RECORDS SUPPLIED
______
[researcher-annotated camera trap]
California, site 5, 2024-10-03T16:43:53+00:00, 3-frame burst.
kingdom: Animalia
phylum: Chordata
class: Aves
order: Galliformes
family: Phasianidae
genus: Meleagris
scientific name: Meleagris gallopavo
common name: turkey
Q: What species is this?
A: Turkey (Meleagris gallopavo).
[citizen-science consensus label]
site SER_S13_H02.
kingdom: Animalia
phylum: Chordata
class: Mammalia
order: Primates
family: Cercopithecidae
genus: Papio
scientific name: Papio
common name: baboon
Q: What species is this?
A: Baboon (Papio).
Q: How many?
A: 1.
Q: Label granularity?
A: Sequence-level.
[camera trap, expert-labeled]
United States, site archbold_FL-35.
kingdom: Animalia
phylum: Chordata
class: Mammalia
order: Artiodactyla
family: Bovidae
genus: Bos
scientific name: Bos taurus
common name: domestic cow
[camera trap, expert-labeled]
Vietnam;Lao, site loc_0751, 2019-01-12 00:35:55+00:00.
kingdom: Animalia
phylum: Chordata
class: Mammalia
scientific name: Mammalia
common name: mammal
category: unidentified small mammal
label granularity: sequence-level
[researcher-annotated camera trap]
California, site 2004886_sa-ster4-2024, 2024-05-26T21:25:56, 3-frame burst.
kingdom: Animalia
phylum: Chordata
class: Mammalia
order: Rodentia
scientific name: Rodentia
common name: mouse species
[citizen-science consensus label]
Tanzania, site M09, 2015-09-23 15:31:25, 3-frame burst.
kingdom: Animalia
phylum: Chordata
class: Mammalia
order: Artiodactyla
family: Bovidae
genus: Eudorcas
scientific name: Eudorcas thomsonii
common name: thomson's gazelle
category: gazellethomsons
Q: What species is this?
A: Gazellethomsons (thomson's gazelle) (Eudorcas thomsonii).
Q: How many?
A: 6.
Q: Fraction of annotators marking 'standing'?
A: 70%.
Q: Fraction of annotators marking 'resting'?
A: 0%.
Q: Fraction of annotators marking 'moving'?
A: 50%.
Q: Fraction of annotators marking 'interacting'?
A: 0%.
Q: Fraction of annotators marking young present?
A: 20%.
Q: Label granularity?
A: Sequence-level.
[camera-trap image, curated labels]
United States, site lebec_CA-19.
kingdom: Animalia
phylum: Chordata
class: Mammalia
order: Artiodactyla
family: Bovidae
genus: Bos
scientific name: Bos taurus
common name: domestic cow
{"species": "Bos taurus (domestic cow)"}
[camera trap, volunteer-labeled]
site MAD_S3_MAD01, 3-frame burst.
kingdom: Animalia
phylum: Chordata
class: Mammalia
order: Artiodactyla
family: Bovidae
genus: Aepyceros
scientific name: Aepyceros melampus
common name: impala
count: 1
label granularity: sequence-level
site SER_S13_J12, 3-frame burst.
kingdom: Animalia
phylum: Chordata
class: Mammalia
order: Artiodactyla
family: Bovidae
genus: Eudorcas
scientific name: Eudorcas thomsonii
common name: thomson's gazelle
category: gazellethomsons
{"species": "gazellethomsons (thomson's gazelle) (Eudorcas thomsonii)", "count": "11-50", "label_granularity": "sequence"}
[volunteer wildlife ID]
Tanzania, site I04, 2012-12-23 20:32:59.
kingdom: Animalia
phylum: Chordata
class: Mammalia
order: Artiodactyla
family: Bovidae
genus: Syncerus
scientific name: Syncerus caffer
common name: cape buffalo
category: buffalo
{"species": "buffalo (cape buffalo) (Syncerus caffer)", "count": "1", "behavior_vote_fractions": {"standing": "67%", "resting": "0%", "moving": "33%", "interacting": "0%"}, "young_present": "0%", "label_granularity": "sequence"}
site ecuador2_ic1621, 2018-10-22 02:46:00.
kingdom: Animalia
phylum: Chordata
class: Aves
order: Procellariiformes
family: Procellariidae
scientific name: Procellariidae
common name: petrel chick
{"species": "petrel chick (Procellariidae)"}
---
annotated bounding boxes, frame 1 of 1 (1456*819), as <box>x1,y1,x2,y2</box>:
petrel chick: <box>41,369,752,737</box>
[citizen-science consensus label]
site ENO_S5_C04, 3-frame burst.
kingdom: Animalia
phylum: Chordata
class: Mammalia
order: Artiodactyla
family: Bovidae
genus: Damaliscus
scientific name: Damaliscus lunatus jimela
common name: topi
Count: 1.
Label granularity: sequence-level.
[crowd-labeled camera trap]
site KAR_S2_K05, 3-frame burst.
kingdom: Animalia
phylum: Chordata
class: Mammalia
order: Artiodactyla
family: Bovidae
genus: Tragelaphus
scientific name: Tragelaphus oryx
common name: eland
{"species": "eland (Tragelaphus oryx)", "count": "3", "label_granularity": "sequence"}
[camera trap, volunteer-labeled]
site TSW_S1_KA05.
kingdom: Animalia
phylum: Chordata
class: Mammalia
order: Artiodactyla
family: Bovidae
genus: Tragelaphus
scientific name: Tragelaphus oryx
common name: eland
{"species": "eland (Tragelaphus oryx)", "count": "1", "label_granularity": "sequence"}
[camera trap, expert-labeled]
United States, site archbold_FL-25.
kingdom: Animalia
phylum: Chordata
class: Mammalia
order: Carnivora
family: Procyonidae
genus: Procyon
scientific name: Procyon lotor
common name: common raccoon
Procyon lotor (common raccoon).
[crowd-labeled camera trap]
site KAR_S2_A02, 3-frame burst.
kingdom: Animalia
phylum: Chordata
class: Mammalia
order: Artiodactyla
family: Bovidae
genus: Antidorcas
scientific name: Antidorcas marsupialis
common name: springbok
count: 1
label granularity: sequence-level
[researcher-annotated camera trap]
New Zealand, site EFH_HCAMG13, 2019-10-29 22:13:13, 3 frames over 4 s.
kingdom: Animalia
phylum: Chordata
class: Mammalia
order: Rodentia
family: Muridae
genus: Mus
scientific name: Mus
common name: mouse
______
WHAT YOU HAVE TO DO
Please restate the material above, word for word and in full.

EXERCISE SOLUTION
[researcher-annotated camera trap]
California, site 5, 2024-10-03T16:43:53+00:00, 3-frame burst.
kingdom: Animalia
phylum: Chordata
class: Aves
order: Galliformes
family: Phasianidae
genus: Meleagris
scientific name: Meleagris gallopavo
common name: turkey
Q: What species is this?
A: Turkey (Meleagris gallopavo).
[citizen-science consensus label]
site SER_S13_H02.
kingdom: Animalia
phylum: Chordata
class: Mammalia
order: Primates
family: Cercopithecidae
genus: Papio
scientific name: Papio
common name: baboon
Q: What species is this?
A: Baboon (Papio).
Q: How many?
A: 1.
Q: Label granularity?
A: Sequence-level.
[camera trap, expert-labeled]
United States, site archbold_FL-35.
kingdom: Animalia
phylum: Chordata
class: Mammalia
order: Artiodactyla
family: Bovidae
genus: Bos
scientific name: Bos taurus
common name: domestic cow
[camera trap, expert-labeled]
Vietnam;Lao, site loc_0751, 2019-01-12 00:35:55+00:00.
kingdom: Animalia
phylum: Chordata
class: Mammalia
scientific name: Mammalia
common name: mammal
category: unidentified small mammal
label granularity: sequence-level
[researcher-annotated camera trap]
California, site 2004886_sa-ster4-2024, 2024-05-26T21:25:56, 3-frame burst.
kingdom: Animalia
phylum: Chordata
class: Mammalia
order: Rodentia
scientific name: Rodentia
common name: mouse species
[citizen-science consensus label]
Tanzania, site M09, 2015-09-23 15:31:25, 3-frame burst.
kingdom: Animalia
phylum: Chordata
class: Mammalia
order: Artiodactyla
family: Bovidae
genus: Eudorcas
scientific name: Eudorcas thomsonii
common name: thomson's gazelle
category: gazellethomsons
Q: What species is this?
A: Gazellethomsons (thomson's gazelle) (Eudorcas thomsonii).
Q: How many?
A: 6.
Q: Fraction of annotators marking 'standing'?
A: 70%.
Q: Fraction of annotators marking 'resting'?
A: 0%.
Q: Fraction of annotators marking 'moving'?
A: 50%.
Q: Fraction of annotators marking 'interacting'?
A: 0%.
Q: Fraction of annotators marking young present?
A: 20%.
Q: Label granularity?
A: Sequence-level.
[camera-trap image, curated labels]
United States, site lebec_CA-19.
kingdom: Animalia
phylum: Chordata
class: Mammalia
order: Artiodactyla
family: Bovidae
genus: Bos
scientific name: Bos taurus
common name: domestic cow
{"species": "Bos taurus (domestic cow)"}
[camera trap, volunteer-labeled]
site MAD_S3_MAD01, 3-frame burst.
kingdom: Animalia
phylum: Chordata
class: Mammalia
order: Artiodactyla
family: Bovidae
genus: Aepyceros
scientific name: Aepyceros melampus
common name: impala
count: 1
label granularity: sequence-level
site SER_S13_J12, 3-frame burst.
kingdom: Animalia
phylum: Chordata
class: Mammalia
order: Artiodactyla
family: Bovidae
genus: Eudorcas
scientific name: Eudorcas thomsonii
common name: thomson's gazelle
category: gazellethomsons
{"species": "gazellethomsons (thomson's gazelle) (Eudorcas thomsonii)", "count": "11-50", "label_granularity": "sequence"}
[volunteer wildlife ID]
Tanzania, site I04, 2012-12-23 20:32:59.
kingdom: Animalia
phylum: Chordata
class: Mammalia
order: Artiodactyla
family: Bovidae
genus: Syncerus
scientific name: Syncerus caffer
common name: cape buffalo
category: buffalo
{"species": "buffalo (cape buffalo) (Syncerus caffer)", "count": "1", "behavior_vote_fractions": {"standing": "67%", "resting": "0%", "moving": "33%", "interacting": "0%"}, "young_present": "0%", "label_granularity": "sequence"}
site ecuador2_ic1621, 2018-10-22 02:46:00.
kingdom: Animalia
phylum: Chordata
class: Aves
order: Procellariiformes
family: Procellariidae
scientific name: Procellariidae
common name: petrel chick
{"species": "petrel chick (Procellariidae)"}
---
annotated bounding boxes, frame 1 of 1 (1456*819), as <box>x1,y1,x2,y2</box>:
petrel chick: <box>41,369,752,737</box>
[citizen-science consensus label]
site ENO_S5_C04, 3-frame burst.
kingdom: Animalia
phylum: Chordata
class: Mammalia
order: Artiodactyla
family: Bovidae
genus: Damaliscus
scientific name: Damaliscus lunatus jimela
common name: topi
Count: 1.
Label granularity: sequence-level.
[crowd-labeled camera trap]
site KAR_S2_K05, 3-frame burst.
kingdom: Animalia
phylum: Chordata
class: Mammalia
order: Artiodactyla
family: Bovidae
genus: Tragelaphus
scientific name: Tragelaphus oryx
common name: eland
{"species": "eland (Tragelaphus oryx)", "count": "3", "label_granularity": "sequence"}
[camera trap, volunteer-labeled]
site TSW_S1_KA05.
kingdom: Animalia
phylum: Chordata
class: Mammalia
order: Artiodactyla
family: Bovidae
genus: Tragelaphus
scientific name: Tragelaphus oryx
common name: eland
{"species": "eland (Tragelaphus oryx)", "count": "1", "label_granularity": "sequence"}
[camera trap, expert-labeled]
United States, site archbold_FL-25.
kingdom: Animalia
phylum: Chordata
class: Mammalia
order: Carnivora
family: Procyonidae
genus: Procyon
scientific name: Procyon lotor
common name: common raccoon
Procyon lotor (common raccoon).
[crowd-labeled camera trap]
site KAR_S2_A02, 3-frame burst.
kingdom: Animalia
phylum: Chordata
class: Mammalia
order: Artiodactyla
family: Bovidae
genus: Antidorcas
scientific name: Antidorcas marsupialis
common name: springbok
count: 1
label granularity: sequence-level
[researcher-annotated camera trap]
New Zealand, site EFH_HCAMG13, 2019-10-29 22:13:13, 3 frames over 4 s.
kingdom: Animalia
phylum: Chordata
class: Mammalia
order: Rodentia
family: Muridae
genus: Mus
scientific name: Mus
common name: mouse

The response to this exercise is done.